**To do**
From the listing below, copy out each line that contains the word "camera".

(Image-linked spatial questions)
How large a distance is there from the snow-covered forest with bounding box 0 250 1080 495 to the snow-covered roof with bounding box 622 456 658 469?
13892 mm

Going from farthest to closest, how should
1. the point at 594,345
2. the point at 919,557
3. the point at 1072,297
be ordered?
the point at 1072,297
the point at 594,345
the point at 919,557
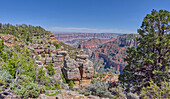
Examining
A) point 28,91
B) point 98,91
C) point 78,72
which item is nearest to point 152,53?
point 98,91

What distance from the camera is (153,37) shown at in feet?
28.7

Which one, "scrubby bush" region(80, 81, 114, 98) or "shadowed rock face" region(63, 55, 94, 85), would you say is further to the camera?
"shadowed rock face" region(63, 55, 94, 85)

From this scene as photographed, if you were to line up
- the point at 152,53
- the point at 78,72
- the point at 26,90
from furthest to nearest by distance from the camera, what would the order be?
1. the point at 78,72
2. the point at 152,53
3. the point at 26,90

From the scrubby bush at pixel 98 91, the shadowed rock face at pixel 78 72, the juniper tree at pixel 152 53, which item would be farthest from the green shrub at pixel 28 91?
the shadowed rock face at pixel 78 72

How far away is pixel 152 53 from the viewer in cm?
870

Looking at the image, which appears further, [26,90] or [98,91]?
[98,91]

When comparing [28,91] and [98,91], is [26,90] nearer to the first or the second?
[28,91]

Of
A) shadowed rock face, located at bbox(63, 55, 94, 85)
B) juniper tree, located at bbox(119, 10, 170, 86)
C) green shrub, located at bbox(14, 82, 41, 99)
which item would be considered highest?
juniper tree, located at bbox(119, 10, 170, 86)

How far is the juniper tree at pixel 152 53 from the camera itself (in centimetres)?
868

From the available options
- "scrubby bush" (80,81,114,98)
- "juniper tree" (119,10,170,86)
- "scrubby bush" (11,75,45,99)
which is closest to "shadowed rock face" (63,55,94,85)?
"juniper tree" (119,10,170,86)

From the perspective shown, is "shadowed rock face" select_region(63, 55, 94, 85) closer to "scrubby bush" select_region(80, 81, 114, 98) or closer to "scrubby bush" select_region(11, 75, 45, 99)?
"scrubby bush" select_region(80, 81, 114, 98)

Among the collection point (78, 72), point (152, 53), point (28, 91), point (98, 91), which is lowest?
point (78, 72)

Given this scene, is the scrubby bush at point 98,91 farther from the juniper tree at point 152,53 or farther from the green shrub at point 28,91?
the juniper tree at point 152,53

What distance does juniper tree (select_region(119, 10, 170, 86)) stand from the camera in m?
8.68
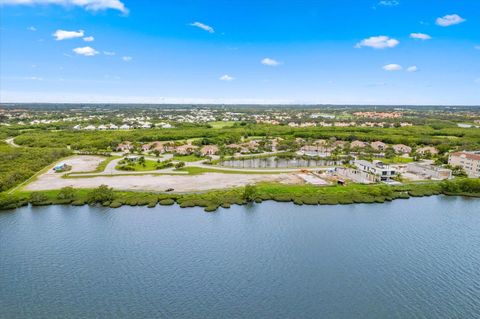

**Exercise answer**
What distance from the camera is (153,37) shown at in feet?
Which one, "scrubby bush" region(80, 81, 114, 98) or "shadowed rock face" region(63, 55, 94, 85), would you say is further to the camera?
from furthest to nearest by distance from the camera, what would the order be?
How far is the juniper tree at pixel 152 53 from the camera itself (in centimetres)?
What distance does juniper tree (select_region(119, 10, 170, 86)) stand from the camera in m?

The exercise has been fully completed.